In other words – eugenics.

“We all sort of want to know about our history and our past and how we fit in to the whole picture of humanity and I personally think that it’s pretty normal.

"It’s a natural curiosity."

But this huge new trend of people taking tests to find out - 26 million tests have been sold – accentuates the things that divide us, she says.

This pie chart breaks down percentages and gives us an artificial sense that we’re very different.

“It isn’t really as clear cut as that.”

"In fact when you look at what these tests are showing us overall, it is more of a story of unity."

And she says, people are much more mixed than they would think.

“These tests have some very definite limitations, it isn’t appropriate to use them in that context that you’re quantifying groups.”

There’s a disconnect between our cultural identity and our biological identity and we identify ourselves with our cultural identity, she says.

“I absolutely think that as a geneticist, it’s my personal opinion that it’s a really disturbing trend that we would be seeing biological definitions of who we are, I wouldn’t propose using those genetic tools for that at all.”

The at-home kits tend to be marketed by accentuating the scientific process. Curtis says while this is a scientific process of analysing DNA, it’s comparing data in a database, it’s an estimate.

“It’s really an educated guess.”

It’s really highly influenced by who’s in the database, she says.

“It’s sort of the best guess, at the moment, of what it seems like you might be.”

_Provided information:_
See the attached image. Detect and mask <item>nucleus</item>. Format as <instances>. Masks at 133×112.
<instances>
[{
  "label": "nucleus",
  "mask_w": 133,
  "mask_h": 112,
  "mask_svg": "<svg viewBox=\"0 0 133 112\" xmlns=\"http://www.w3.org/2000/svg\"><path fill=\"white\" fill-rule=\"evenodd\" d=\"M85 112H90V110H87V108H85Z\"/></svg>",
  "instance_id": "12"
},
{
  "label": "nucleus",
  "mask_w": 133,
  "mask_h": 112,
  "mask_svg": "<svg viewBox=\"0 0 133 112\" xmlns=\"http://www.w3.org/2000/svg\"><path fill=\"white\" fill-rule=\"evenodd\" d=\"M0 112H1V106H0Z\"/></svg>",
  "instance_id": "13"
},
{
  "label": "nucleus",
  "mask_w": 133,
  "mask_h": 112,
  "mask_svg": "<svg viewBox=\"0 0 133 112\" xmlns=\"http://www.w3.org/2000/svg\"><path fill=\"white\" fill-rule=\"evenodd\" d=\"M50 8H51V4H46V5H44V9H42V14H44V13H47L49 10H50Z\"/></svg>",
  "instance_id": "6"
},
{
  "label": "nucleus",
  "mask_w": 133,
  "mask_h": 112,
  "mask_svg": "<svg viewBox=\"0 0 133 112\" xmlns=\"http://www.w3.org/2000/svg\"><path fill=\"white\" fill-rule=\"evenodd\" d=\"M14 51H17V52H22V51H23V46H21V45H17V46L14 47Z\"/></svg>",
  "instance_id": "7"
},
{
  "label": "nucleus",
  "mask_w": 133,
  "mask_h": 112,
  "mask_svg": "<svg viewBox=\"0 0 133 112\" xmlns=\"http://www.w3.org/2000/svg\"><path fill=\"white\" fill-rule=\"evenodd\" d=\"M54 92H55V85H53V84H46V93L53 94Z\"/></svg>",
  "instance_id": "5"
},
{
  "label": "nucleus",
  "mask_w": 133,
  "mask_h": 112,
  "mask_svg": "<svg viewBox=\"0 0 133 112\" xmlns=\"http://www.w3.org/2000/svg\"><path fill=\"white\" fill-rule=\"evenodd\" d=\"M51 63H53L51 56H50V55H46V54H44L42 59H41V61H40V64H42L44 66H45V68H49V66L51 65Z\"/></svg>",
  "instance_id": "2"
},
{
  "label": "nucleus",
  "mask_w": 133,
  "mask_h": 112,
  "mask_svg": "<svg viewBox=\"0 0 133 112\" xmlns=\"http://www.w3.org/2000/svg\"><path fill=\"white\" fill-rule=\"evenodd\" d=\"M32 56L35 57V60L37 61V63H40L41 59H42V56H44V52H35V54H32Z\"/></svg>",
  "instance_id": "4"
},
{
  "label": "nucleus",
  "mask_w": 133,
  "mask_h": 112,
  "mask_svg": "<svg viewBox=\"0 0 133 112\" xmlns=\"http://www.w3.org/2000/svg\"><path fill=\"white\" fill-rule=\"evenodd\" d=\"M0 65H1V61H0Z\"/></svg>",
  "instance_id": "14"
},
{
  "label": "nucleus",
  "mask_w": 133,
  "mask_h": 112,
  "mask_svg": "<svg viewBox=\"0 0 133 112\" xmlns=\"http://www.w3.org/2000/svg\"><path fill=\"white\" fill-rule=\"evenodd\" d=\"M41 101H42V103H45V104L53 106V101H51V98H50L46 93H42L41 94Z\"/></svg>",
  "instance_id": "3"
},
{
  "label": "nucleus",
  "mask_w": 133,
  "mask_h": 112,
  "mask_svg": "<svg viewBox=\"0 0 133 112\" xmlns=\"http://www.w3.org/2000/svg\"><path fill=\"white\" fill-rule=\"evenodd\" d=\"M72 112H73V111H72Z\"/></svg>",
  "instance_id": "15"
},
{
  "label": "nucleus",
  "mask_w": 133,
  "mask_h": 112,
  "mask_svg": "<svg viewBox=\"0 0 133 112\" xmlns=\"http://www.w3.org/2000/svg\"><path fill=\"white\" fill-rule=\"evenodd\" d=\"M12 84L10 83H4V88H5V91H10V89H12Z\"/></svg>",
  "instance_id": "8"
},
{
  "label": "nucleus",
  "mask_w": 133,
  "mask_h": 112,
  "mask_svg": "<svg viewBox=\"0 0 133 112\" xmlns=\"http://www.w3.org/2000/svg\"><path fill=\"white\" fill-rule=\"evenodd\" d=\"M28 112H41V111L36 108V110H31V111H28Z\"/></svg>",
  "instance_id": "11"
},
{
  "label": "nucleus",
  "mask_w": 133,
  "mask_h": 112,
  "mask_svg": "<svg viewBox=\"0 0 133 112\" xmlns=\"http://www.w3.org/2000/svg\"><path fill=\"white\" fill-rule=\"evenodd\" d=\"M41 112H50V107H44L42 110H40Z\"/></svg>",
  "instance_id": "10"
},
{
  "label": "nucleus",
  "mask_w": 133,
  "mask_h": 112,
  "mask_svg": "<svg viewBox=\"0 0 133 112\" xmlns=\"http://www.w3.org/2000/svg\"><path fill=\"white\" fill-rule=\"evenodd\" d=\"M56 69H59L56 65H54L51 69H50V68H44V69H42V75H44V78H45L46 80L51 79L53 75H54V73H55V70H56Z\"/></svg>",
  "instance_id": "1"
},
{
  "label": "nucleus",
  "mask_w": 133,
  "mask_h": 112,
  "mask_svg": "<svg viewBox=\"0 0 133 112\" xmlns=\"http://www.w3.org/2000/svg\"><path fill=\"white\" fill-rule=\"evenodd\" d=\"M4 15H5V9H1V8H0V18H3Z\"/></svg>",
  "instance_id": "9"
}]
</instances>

_Work instructions:_
**A)** Answer these from the ancestry-test text:
(i) How many tests have been sold?
(ii) What sense does the pie chart give us?
(iii) According to Curtis, what highly influences the result?
**B)** Copy the ancestry-test text word for word from "But this huge" to "they would think.".
The records were taken from a separate source, not from the ancestry-test text.

_Solved problems:_
**A)**
(i) 26 million.
(ii) An artificial sense that we're very different.
(iii) Who's in the database.

**B)**
But this huge new trend of people taking tests to find out - 26 million tests have been sold – accentuates the things that divide us, she says.

This pie chart breaks down percentages and gives us an artificial sense that we’re very different.

“It isn’t really as clear cut as that.”

"In fact when you look at what these tests are showing us overall, it is more of a story of unity."

And she says, people are much more mixed than they would think.